◆ Supplied passage ◆

-------------------------

These assumptions are verified by many models of interest. For example, for the problem of estimation of regularization parameters of Eq. (1), it allows twice-differentiable loss functions such as logistic regression or least squares (assumption A1) and strongly convex penalties (A2), such as squared $\ell_2$ regularization. Note that condition (A2) need not be verified on all its domain, only on the points $(X(\lambda), \lambda)$ , which would allow in principle to consider models that are defined through a non-convex cost functions. Assumption (A3) requires that the domain of the hyperparameters is a convex compact domain. In practice, hyperparameters are optimized over a $s$ -dimensional interval, i.e., a domain of the form $\mathcal{D} = [a_1, b_1] \times \cdots [a_s, b_s]$ .Our analysis however only require this domain to be convex and compact, a constraint that subsumes $s$ -dimensional intervals.

The rest of the section is devoted to prove (under conditions) the convergence of HOAG. The proof is divided in two parts. First, we will prove that the difference between the true gradient and the approximate gradient is bounded by $\mathcal{O}(\varepsilon)$ (Theorem 1) and in a second part we will prove that if the sequence ${\varepsilon_i}_{i=1}^\infty$ is summable, then this implies the convergence to a stationary point of $f$ (Theorem 2). Because of space limitation, the proofs are omitted and can be found in Appendix A.

Theorem 1 (The gradient error is bounded). For sufficiently large $k$ , the error in the gradient is bounded by a constant factor of $\varepsilon_k$ . That is,

f(λk)pk=O(εk).\|\nabla f(\lambda_k) - p_k\| = \mathcal{O}(\varepsilon_k) \quad .

This theorem gives a bound on the gradient from the sequence that bounds the inner optimization and the linear system solution. It will be the key ingredient in order to show convergence to a stationary point, which is the main result of this section. As convergence criterion, we consider the norm of the (scaled) gradient mapping $|\lambda_k - P_D(\lambda_k - \frac{1}{L}\nabla f(x_k))|$ , a generalization of the gradient that ensures convergence to a stationary point (Beck and Teboulle, 2009, §1.4.4).

-------------------------

◆ Work task ◆
Translate into Spanish this sentence from the passage on hyperparameter optimization: "Assumption (A3) requires that the domain of the hyperparameters is a convex compact domain."

◆ Data ◆
-------------------------

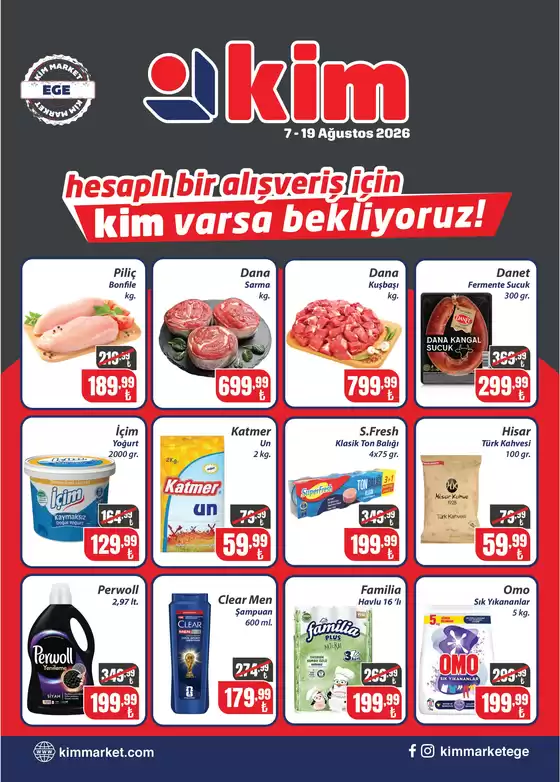 Kim Market kataloğu | Kim Market katalog | 2026-08-07T00:00:00.000Z - 2026-08-19T00:00:00.000Z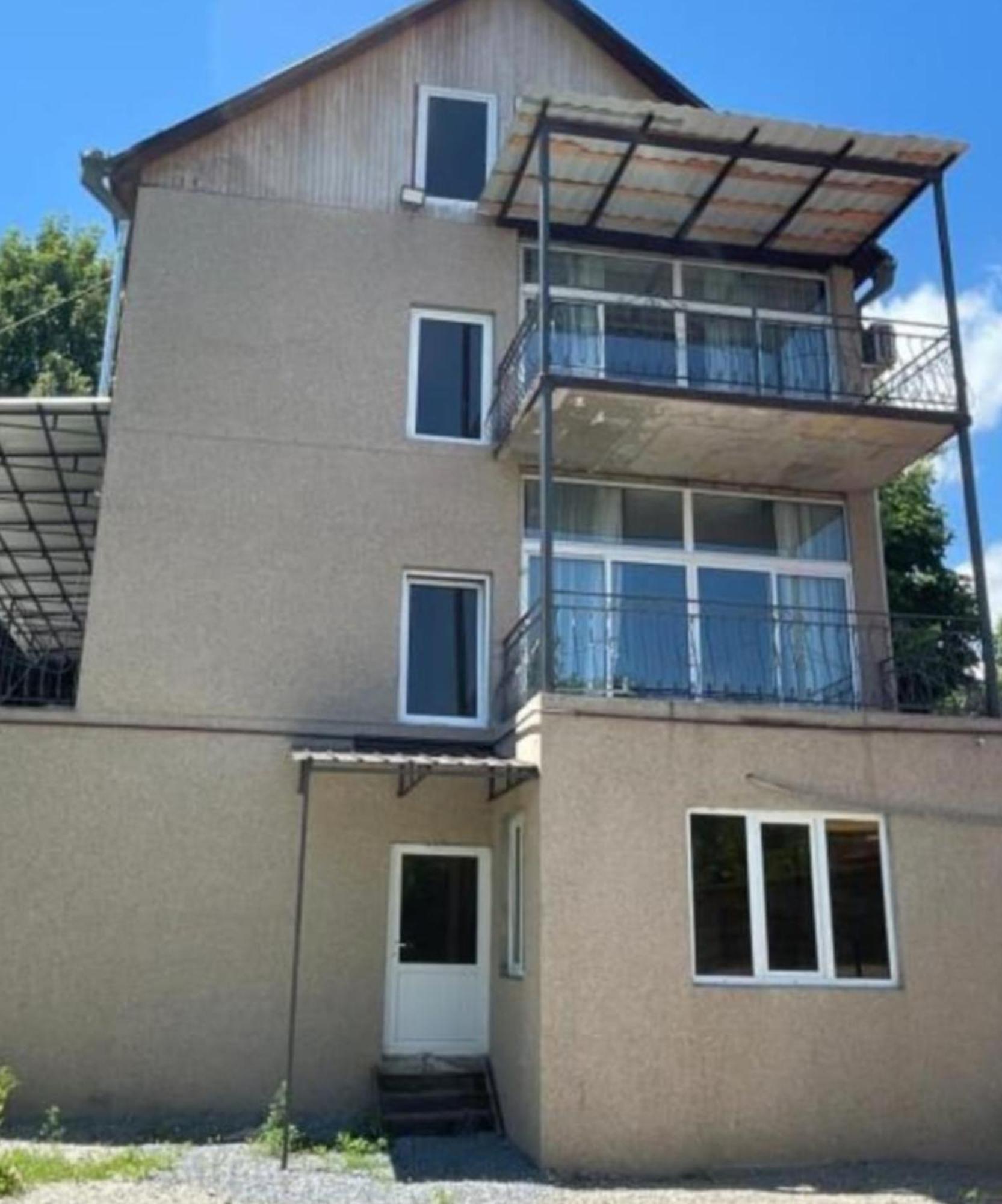 Dream Home Vanadzor Exterior foto
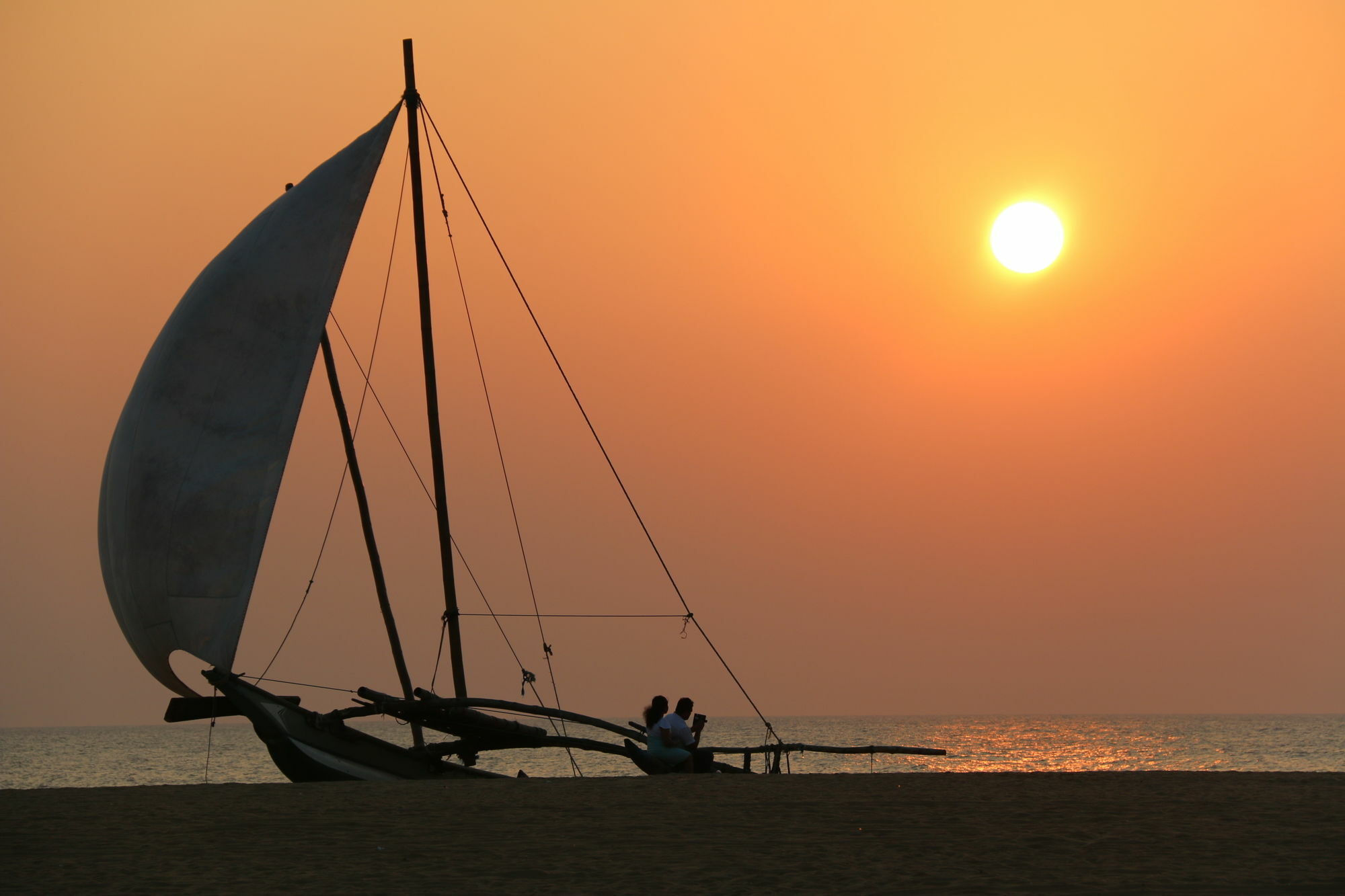 Janishi Residencies Hotel Negombo Kültér fotó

-------------------------

◆ Answer to this problem ◆
El supuesto (A3) exige que el dominio de los hiperparámetros sea un dominio convexo y compacto.